● ФРАГМЕНТ ТЕКСТА:
Для Ильина, как русского религиозного философа, отстаивавшего принципы "соборности", "софийности" и "святой телесности", вся эта героически-тонкая возня с понятиями кажется не более чем тоской человеческого "Я" по Абсолютному, по Богу (Там же. - С. 270).

Однако действительное положение дел заключается в том, что духовное у Фихте не является человеческим лицом. Рейнгольдовский принцип "представления" Фихте считал недостаточно "очищенным" от всего чувственного. Разъясняя в письме к Бардили эту собственно фихтевскую позицию, Рейнгольд подчёркивал следующее: "Абсолютное как абсолютное не является для Фихте ни субъектом, ни объектом (т.е. ни человеком, ни Богом. - А.Л.); и только то, что он называет чистым знанием, превращается у него в абсолютную субъективность. Поэтому Бог, которого он, правда, принимает за абсолютную объективность, превращается у него лишь в предмет чистой практической веры" (J.G. Fichte im Gesprach. - Bd. 3. - S. 166).

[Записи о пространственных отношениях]

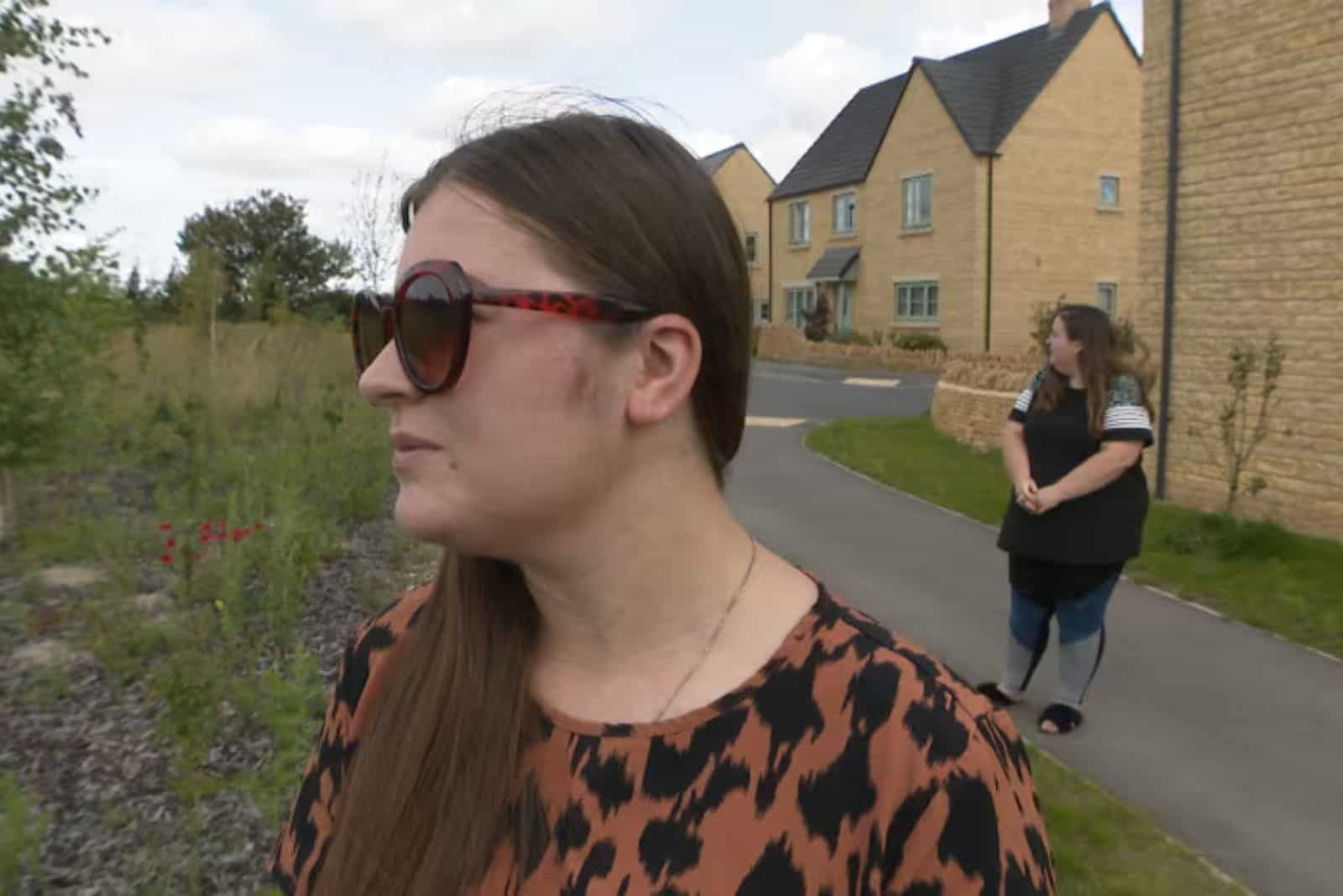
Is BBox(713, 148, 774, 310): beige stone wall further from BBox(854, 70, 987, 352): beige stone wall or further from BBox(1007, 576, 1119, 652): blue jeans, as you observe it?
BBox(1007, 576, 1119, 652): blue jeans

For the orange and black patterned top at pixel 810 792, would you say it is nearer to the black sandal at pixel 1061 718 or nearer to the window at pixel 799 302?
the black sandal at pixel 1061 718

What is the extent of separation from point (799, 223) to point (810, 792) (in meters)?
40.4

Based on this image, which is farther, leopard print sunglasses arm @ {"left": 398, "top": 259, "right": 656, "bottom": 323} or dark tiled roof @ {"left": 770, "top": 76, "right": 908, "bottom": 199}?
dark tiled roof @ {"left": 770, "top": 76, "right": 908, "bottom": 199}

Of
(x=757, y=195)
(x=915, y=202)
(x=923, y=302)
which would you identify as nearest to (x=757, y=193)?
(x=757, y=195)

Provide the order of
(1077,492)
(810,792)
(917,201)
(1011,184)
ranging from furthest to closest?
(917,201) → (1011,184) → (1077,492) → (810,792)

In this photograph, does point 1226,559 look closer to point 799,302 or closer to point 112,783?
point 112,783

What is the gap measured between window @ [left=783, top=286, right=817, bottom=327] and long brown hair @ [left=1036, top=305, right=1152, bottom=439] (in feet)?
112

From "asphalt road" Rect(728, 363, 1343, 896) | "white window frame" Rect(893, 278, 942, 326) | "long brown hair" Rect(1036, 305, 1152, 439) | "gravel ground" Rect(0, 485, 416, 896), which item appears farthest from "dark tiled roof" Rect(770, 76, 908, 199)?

● ЗАДАНИЯ:
(a) Назовите все принципы, которые, согласно фрагменту о Фихте, отстаивал Ильин.
(b) Кому, по фрагменту о Фихте, Рейнгольд писал письмо с разъяснением фихтевской позиции?
(c) Перепишите без изменений часть фрагмента о Фихте: начните со слов «Для Ильина, как» и остановитесь после слов «же. - С. 270).».

● ОТВЕТЫ:
(a) соборность; софийность; святая телесность

(b) Бардили.

(c)
Для Ильина, как русского религиозного философа, отстаивавшего принципы "соборности", "софийности" и "святой телесности", вся эта героически-тонкая возня с понятиями кажется не более чем тоской человеческого "Я" по Абсолютному, по Богу (Там же. - С. 270).